If such allocated data (strings, arrays or structures passed to
native) are constant during the lifetime of a program, it makes
sense to allocate them only once, before their first use. A typical candidate is
the format string of a printf call. Consider a function which
prints a floating point number in scientific notation:
(load "@lib/math.l") : (de prf (Flt) (%@ "printf" NIL "%e\n" (cons Flt 1.0)) ) -> prf : (prf (exp 12.3)) 2.196960e+05
Sometimes it is necessary to do the reverse: Call Lisp code from C code.
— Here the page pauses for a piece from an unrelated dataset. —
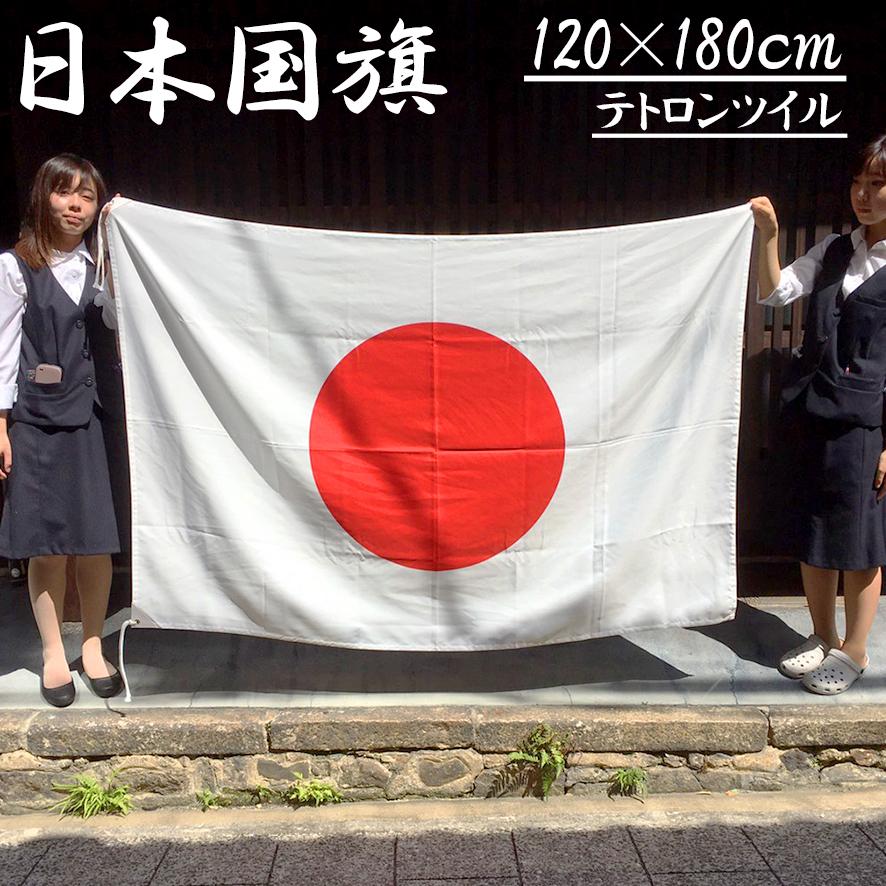 豪華な テトロン日の丸 旗 国旗 120×180cm ポール掲揚にも ネコポス便送料無料 屋内にも 三角レザー付 日本最大級の品揃え 即日出荷 屋外にも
This mechanism uses the Lisp-level function lisp. No C source code access is
required.
lisp returns a function pointer, which can be passed to
C functions via native. When this function pointer is
dereferenced and called from the C code, the corresponding Lisp function
is invoked. Only five numeric arguments and a numeric return value can
be used, and other data types must be handled by the Lisp function with
struct and memory management
operations.
Callbacks are often used in user interface libraries, to handle key-, mouse-
and other events. Examples can be found in "@lib/openGl.l". The
following function mouseFunc takes a Lisp function, installs it
under the tag mouseFunc (any other tag would be all right too) as a
callback, and passes the resulting function pointer to the OpenGL
glutMouseFunc() function, to set it as a callback for the current
window:
(de mouseFunc (Fun) (native `*GlutLib "glutMouseFunc" NIL (lisp 'mouseFunc Fun)) )
(The global *GlutLib holds the library
"/usr/lib/libglut.so". The backquote (`) is important
here, so that the transient symbol with the library name (and not the global
*GlutLib) is evaluated by native, resulting in the
proper library handle at runtime).
A program using OpenGL may then use mouseFunc to install a
function
(mouseFunc
   '((Btn State X Y)
      (do-something-with Btn State X Y) ) )
so that future clicks into the window will pass the button, state and coordinates to that function.